PROBLEM STATEMENT
In the forum thread on Flexxbed roadbed, retype word for word the passage that begins at "## Homo Habilis" and ends after "indoors or out.".

===== PASSAGE PROVIDED

# Flexxbed Experience



## Homo Habilis (Jul 29, 2011)

Does anyone have any experience with Flexxbed - http://www.hobbyinnovations.com/default.htm - scale roadbed that they could share? This will be used indoors, but I'd like to hear about any experiences whether indoors or out. 


This will be used on top of a Masonite splined sub-roadbed. I will be ballasting the ties with an as yet to be determined ballast, perhaps a chicken grit or decomposed granite, that will most probably be glued to the Flexxbed. I assume that it makes little difference but the track is by Sunset Valley.


Thanks for any information you can provide. 


Mark


----------



## Dr Rivet (Jan 5, 2008)

Mark 

At one time [1993-2004] I had a square modular display layout the measured 34 feet on each side. It was for 0 and S gauge and used about 540 feet of track. The modules were made of 1x4 pine with 1/4 inch plywood as the surface. At the time the product was called VinylBed and had 1/4 inch thickness. I glued the roadbed down using TiteBond II carpenters glue with bricks laid on top to hold it in position, especially the curves. To form the curves you simply "work" the roadbed into the proper radius. You do not have to cut anything as long as the curves are not too sharp. My tightest curves were about 40 inch radius [ 80 in circle]. 

I have considered using it outside; there is a live steamer in Massachusetts who has it on his entire layout. Unfortunately, I would have to lift and re-lay my entire 3800 feet of track, and it would cost a small fortune. 

I did some fire tests by pouring large quantities of alcohol on the section of the roadbed and setting it on fire intentionally. It will burn eventually, but suffers no noticeable damage if the fire is douse with water withing the first couple of minutes. 

My ONLY caution is that you not use screws to attach the track that penetrate the Masonite unless you have sound deadening material underneath. The screws will transmit the track vibration through the FlexBed and the sheet of Masonite will resonate like a dnare drum and the noise will be very loud. 

I can recommend this [at least the original] without hesitation. Good luck on the project.

==========
===== DATASET EXCERPT

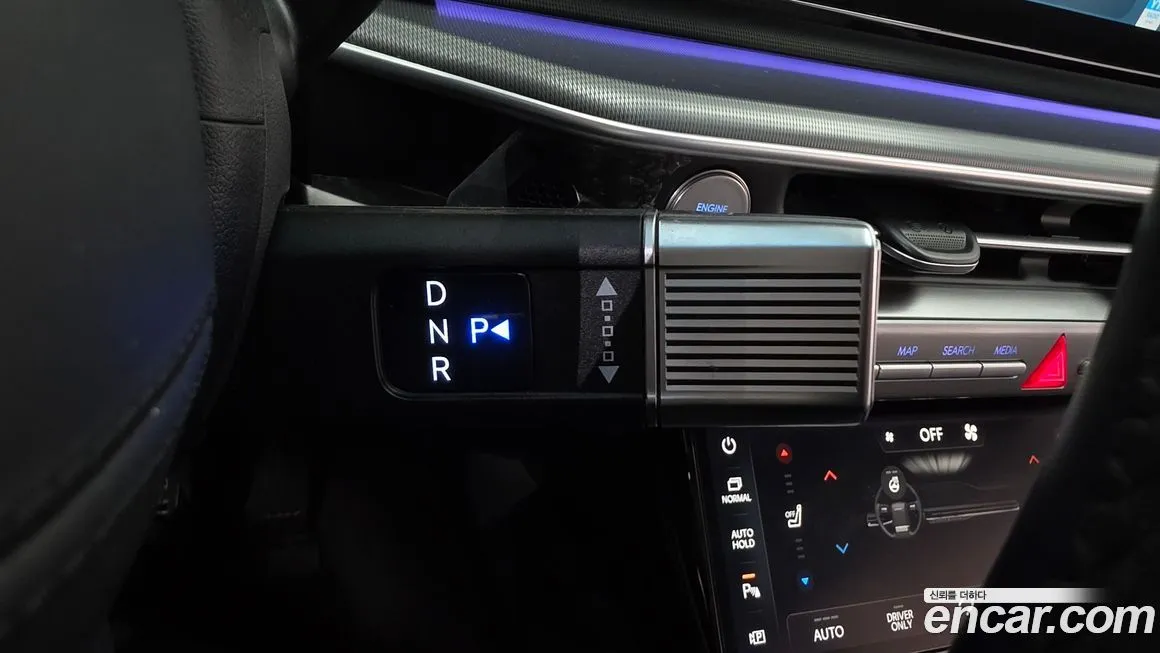 Hyundai Grandeur 2023 из KR, фото 4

==========

TASK RESPONSE
## Homo Habilis (Jul 29, 2011)

Does anyone have any experience with Flexxbed - http://www.hobbyinnovations.com/default.htm - scale roadbed that they could share? This will be used indoors, but I'd like to hear about any experiences whether indoors or out.